▶ **The problem**: Locate the line that contains "As this image", then copy it and all later lines of the data below exactly, through the last one.

▶ **Data excerpts**:

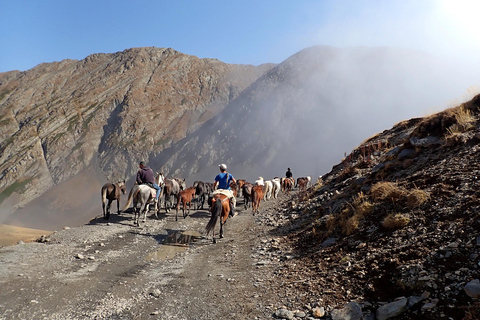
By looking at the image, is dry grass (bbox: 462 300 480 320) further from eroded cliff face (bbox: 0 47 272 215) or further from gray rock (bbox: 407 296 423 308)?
eroded cliff face (bbox: 0 47 272 215)

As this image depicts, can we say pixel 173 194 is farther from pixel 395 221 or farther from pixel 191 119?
pixel 191 119

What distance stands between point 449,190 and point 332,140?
72833 millimetres

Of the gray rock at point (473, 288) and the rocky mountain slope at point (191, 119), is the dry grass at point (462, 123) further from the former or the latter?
the rocky mountain slope at point (191, 119)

▶ **Exercise response**:
As this image depicts, can we say pixel 173 194 is farther from pixel 395 221 or farther from pixel 191 119?
pixel 191 119

What distance stands between point 449,190 and point 332,140?
72833 millimetres

Of the gray rock at point (473, 288) and the rocky mountain slope at point (191, 119), is the dry grass at point (462, 123) further from the former or the latter?
the rocky mountain slope at point (191, 119)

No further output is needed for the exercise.